Tian-Dechao / diffDomain

DiffDomain is a statistically sound method for detecting differential TADs between conditions
MIT License
13 stars 4 forks source link

1 not found in the file using 'dvsd multiple' #5

Closed tolender closed 1 year ago

tolender commented 1 year ago

diffDomain is working for "dvsd one", however I am unable to get "dvsd multiple" to work with 2 hic files and a bed file.

Using the code below, I get "1 not found in the file." repeated for the total number of TADs in the bed file, then the program hangs indefinitely. If the chr column is populated with "chr1", I get the message below. If the chr column is populated with "1", I get the message below. If I explicitly add --chrn "1" to the command, I get the message below. If I explicitly add --chrn "chr1" to the command, the program immediately finishes and the output file only has the # commented rows.

_python /home/########/diffDomainENV/diffDomain/diffdomain-py3/diffdomains.py dvsd multiple Control.hic Treatment.hic Control_TADs_chr1.txt --ofile Ctrl.vs.Treatment.at.Ctrl_chr1.txt --hicnorm KR --ncore 1 --reso 10000 --minnbin 5 diffdomains.py 1 not found in the file. 1 not found in the file. 1 not found in the file. 1 not found in the file. etc etc etc.

mingbao96 commented 1 year ago

Have you tested the two hic files in 'dvsd one' on chr1, just like below? python diffdomains.py dvsd one 1 1000000 1700000 Control.hic Treatment.hic --reso 50000

If you can run them and get results from the two files on chr1 using 'dvsd one' respectively, there may be some neglected errors in our scripts. If not, that means hic-straw can not find the 1st chromosome in the hic files.

Actually, in our scripts, if we find 'chr1' in your tadlist, we will set it as '1', and hic-straw can match chromosome name automatically.

In addition, maybe we should confirm the format of tadlist. We expect a tadlist like below, whose first column is chromosome name, second column is the locus where the TAD starts, and third column is the locus where the TAD ends. We will only use the first 3 columns in a tadlist (framed in red). And whatever its column names are, it should have a header (framed in green).

image

If you'd like to stay in touch, we will be grateful.
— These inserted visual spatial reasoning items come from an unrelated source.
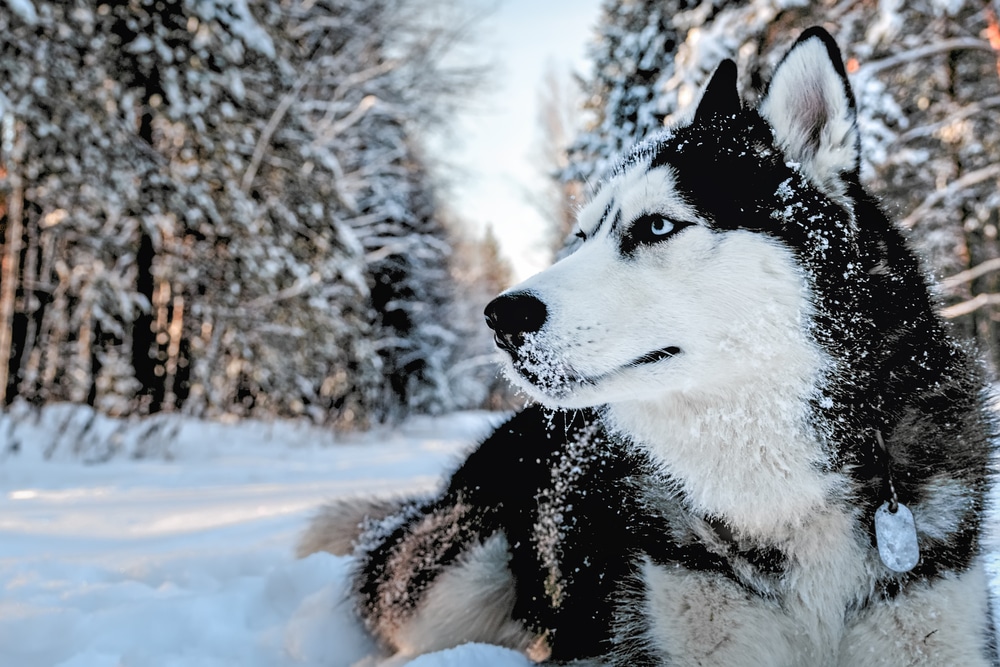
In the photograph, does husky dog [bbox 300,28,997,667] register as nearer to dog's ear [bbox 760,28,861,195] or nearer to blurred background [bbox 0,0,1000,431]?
dog's ear [bbox 760,28,861,195]

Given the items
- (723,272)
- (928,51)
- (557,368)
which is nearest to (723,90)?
(723,272)

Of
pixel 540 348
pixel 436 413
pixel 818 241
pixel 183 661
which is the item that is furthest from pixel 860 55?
pixel 436 413

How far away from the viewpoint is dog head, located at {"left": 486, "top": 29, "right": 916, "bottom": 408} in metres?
1.50

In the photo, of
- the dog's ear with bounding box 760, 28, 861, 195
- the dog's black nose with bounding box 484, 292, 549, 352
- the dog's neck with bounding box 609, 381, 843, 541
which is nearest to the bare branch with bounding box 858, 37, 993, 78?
the dog's ear with bounding box 760, 28, 861, 195

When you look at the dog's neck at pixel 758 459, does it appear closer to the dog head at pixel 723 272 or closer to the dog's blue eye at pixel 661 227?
the dog head at pixel 723 272

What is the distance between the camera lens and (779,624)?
4.59 ft

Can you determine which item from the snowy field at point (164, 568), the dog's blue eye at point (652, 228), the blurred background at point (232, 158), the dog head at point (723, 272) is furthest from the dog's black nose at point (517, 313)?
the blurred background at point (232, 158)

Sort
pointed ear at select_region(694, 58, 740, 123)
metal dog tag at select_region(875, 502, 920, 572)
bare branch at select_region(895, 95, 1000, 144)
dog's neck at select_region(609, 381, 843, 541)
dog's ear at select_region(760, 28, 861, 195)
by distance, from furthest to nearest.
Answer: bare branch at select_region(895, 95, 1000, 144) → pointed ear at select_region(694, 58, 740, 123) → dog's ear at select_region(760, 28, 861, 195) → dog's neck at select_region(609, 381, 843, 541) → metal dog tag at select_region(875, 502, 920, 572)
Thanks for your attention.

tolender commented 1 year ago

Your suggestion produces an error as inputting a single HIC outputs the Usage.

Here are two regions that I know are the same and different between control and treatment.

This is a TAD that does not change at all when viewed on Juicebox

$ python /project/###########/PythonEnv/diffDomainENV/diffDomain/diffdomain-py3/diffdomains.py dvsd one chr1 69220001 69830000 Control.hic Treatment.hic --hicnorm SCALE --ofile Test1.txt --ncore 1 --reso 10000 diffdomains.py 0 0 chr1 1 69220001 2 69830000 3 chrchr1:69220001-69830000 4 3.566469 5 0.00055 6 61

Here is a TAD that clearly changes when viewed on Juicebox.

$ python /project/###########/PythonEnv/diffDomainENV/diffDomain/diffdomain-py3/diffdomains.py dvsd one chr14 24950000 25580000 Control.hic Treatment.hic --hicnorm SCALE --ofile Test2.txt --ncore 1 --reso 10000 diffdomains.py 0 0 chr14 1 24950000 2 25580000 3 chrchr14:24950000-25580000 4 6.293985 5 0.000001 6 63

What is notable is 'chrchr' being written in row 3 in both cases, and the region that definitely does not change still has a p-value of 0.00055. The output txt file also writes out the files vertically and not as a tab separate row.

Also, if it is helpful is identifying the problem, if I replace "chr14" with "14", I get a similar output to the initial issue. $ python /project/############/PythonEnv/diffDomainENV/diffDomain/diffdomain-py3/diffdomains.py dvsd one 14 24950000 25580000 Control.hic Treatment.hic --hicnorm SCALE --ofile Test2.txt --ncore 1 --reso 10000 diffdomains.py 14 not found in the file.

Additionally, Adding the header "chr1 x1 x2" to the top of the bed file makes no difference to the output of the initial issue.

Which .hic version should be used with for diffDomain? I believe the latest .hic is v9 and my .hic files may be a few versions behind. https://github.com/aidenlab/hictools

Many thanks!

mingbao96 commented 1 year ago

About the initial problem, based on the information you provided, I guess the issue is hic-straw can not match the chromosome names correctly. When you use 'dvsd one', hic-straw will directly find the chromosome matched with 'chr14'. But when you use 'dvsd multiple', after loading tadlist, hic-straw will try to find the chromosome matched with '14'.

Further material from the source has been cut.